Swiss energy trader Litasco has won a dispute against Banque El Amana over a US$1.8mn trade finance agreement, with a UK court rejecting the Mauritanian lender’s attempts to stay the proceedings.

Litasco brought the claim after Banque El Amana refused to honour a standby letter of credit (SBLC) issued in early 2019, according to a High Court judgment published in mid-February.

Banque El Amana had provided security on a loan extended by Litasco to West African firm Société Kerkoub pour l’Investissement SA (SKI), the judgment shows.

The deal was the third of a “series of loan agreements” between Litasco and SKI. Financing was slated to help develop a liquefied petroleum gas (LPG) distribution network in Guinea.

But in January 2022, when Litasco made a compliant presentation via Banque cantonale de Genève – which should have triggered payment from Banque El Amana – no funds were received.

In its legal action, Litasco said this was a breach of contract.

Louise Hutton KC, acting as deputy judge, sided with Litasco, noting: “Accordingly, I will order summary judgment in favour of Litasco and dismiss BEA’s application to amend and for a stay of these proceedings.”

Banque El Amana’s defence had sought to rely on the Ralli Bros principle, a well-established legal precedent that precludes the enforcement of an English law contract if it requires an unlawful act in the country where it is carried out.

Fulfilling the SBLC would necessarily involve acts that were “contrary to orders made by the Mauritanian courts”, the bank argued.

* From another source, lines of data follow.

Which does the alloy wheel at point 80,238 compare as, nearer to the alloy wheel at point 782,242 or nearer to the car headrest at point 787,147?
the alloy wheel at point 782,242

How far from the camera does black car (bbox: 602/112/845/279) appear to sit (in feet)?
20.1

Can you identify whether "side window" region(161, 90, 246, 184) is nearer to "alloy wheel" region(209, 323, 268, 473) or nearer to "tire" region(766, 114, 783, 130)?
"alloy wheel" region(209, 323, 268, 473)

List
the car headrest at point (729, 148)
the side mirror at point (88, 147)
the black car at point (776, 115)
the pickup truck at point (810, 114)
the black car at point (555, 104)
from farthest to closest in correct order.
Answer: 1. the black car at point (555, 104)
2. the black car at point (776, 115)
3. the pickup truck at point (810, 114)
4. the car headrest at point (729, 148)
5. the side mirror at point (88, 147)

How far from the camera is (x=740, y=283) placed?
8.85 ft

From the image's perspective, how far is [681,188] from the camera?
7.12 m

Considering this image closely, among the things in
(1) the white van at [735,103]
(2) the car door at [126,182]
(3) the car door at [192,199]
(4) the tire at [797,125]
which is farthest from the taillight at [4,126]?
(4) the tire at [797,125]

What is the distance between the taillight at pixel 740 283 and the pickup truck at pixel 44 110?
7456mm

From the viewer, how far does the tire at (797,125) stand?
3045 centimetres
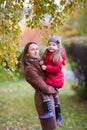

In January 2024, SKI sought an order from the nation’s commercial court to suspend performance of the SBLC. While these attempts were initially rebuffed, Mauritania’s Supreme Court intervened in April last year, ordering a stay of execution pending its review of an appeal.

There had also been a criminal case against a Litasco representative, but Mauritania’s public prosecutor has since dropped the claim.

 

Compliant presentation

Deputy judge Hutton agreed with Litasco’s legal team that the Ralli Bros principle only applies to foreign legislation or regulation, not to a court order.

The judge found other issues with the bank’s argument, including the SBLC’s maturity date. Payment had been due since January 2022 – over two years before the first Mauritanian court order was issued.

“There was therefore, even on BEA’s case, no reason why it could not make payment on the SBLC when payment fell due or at any time after that until 30 April 2024,” she said.

There had been questions over the governing jurisdiction due to a discrepancy in the Swift message.

Banque El Amana communicated via Swift in July 2019 that it wished to amend the SBLC to be covered by English Law. “Any dispute or claim arising from or in connection with this stand-by LC shall be subject to the exclusive jurisdiction of the courts of England,” it said.

However, the message contained an error, mistakenly referencing an earlier standby LC issued by the bank.

The court, siding with Litasco, determined this was merely a typographical error and confirmed that the SBLC was governed by English law and subject to the Uniform Customs and Practice for Documentary Credits (UCP 600).

Litasco pointed to Article 16(f) of the UCP600, which applies to the SBLC.

“’If an issuing bank or a confirming bank fails to act in accordance with the provisions of this article, it shall be precluded from claiming that the documents do not constitute a complying presentation’, and that no notice as required by Article 16 was given by BEA within the 5 banking day period provided by that Article,” the judgment says.

“BEA has not contended that the presentation was not compliant,” it adds.

Law firm Hill Dickinson says the case highlights the limitations of the Ralli Brothers’ exception to the enforcement of English law payment obligations.

In a February analysis of the ruling, the law firm notes: “The English Court will disregard arguments of potential illegality if it is lawful to make payment at the contractual place of performance.”